[Stored records]
======
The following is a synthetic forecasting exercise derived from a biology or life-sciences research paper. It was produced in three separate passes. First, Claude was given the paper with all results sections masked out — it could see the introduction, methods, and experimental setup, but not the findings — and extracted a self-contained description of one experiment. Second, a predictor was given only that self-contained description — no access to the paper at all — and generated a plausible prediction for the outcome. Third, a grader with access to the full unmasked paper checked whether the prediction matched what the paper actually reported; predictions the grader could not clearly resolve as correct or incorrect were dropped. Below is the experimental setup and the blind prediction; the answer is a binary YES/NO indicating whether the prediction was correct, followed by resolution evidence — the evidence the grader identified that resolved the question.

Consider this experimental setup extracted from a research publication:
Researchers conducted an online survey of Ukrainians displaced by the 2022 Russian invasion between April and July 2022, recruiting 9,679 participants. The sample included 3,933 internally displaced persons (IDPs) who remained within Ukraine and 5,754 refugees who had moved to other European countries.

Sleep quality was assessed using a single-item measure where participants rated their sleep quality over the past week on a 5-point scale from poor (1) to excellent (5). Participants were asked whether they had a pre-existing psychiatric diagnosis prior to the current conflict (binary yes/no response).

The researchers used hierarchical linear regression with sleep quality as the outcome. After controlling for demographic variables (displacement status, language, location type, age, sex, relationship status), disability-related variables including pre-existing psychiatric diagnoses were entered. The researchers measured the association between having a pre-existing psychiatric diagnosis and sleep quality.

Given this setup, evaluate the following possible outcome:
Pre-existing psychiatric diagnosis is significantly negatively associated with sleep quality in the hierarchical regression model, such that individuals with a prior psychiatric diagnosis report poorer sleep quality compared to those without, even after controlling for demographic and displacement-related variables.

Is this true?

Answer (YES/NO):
======
PROBLEM TO SOLVE.
Every word of every entry must be returned as it appears.

TASK ANSWER.
The following is a synthetic forecasting exercise derived from a biology or life-sciences research paper. It was produced in three separate passes. First, Claude was given the paper with all results sections masked out — it could see the introduction, methods, and experimental setup, but not the findings — and extracted a self-contained description of one experiment. Second, a predictor was given only that self-contained description — no access to the paper at all — and generated a plausible prediction for the outcome. Third, a grader with access to the full unmasked paper checked whether the prediction matched what the paper actually reported; predictions the grader could not clearly resolve as correct or incorrect were dropped. Below is the experimental setup and the blind prediction; the answer is a binary YES/NO indicating whether the prediction was correct, followed by resolution evidence — the evidence the grader identified that resolved the question.

Consider this experimental setup extracted from a research publication:
Researchers conducted an online survey of Ukrainians displaced by the 2022 Russian invasion between April and July 2022, recruiting 9,679 participants. The sample included 3,933 internally displaced persons (IDPs) who remained within Ukraine and 5,754 refugees who had moved to other European countries.

Sleep quality was assessed using a single-item measure where participants rated their sleep quality over the past week on a 5-point scale from poor (1) to excellent (5). Participants were asked whether they had a pre-existing psychiatric diagnosis prior to the current conflict (binary yes/no response).

The researchers used hierarchical linear regression with sleep quality as the outcome. After controlling for demographic variables (displacement status, language, location type, age, sex, relationship status), disability-related variables including pre-existing psychiatric diagnoses were entered. The researchers measured the association between having a pre-existing psychiatric diagnosis and sleep quality.

Given this setup, evaluate the following possible outcome:
Pre-existing psychiatric diagnosis is significantly negatively associated with sleep quality in the hierarchical regression model, such that individuals with a prior psychiatric diagnosis report poorer sleep quality compared to those without, even after controlling for demographic and displacement-related variables.

Is this true?

Answer (YES/NO):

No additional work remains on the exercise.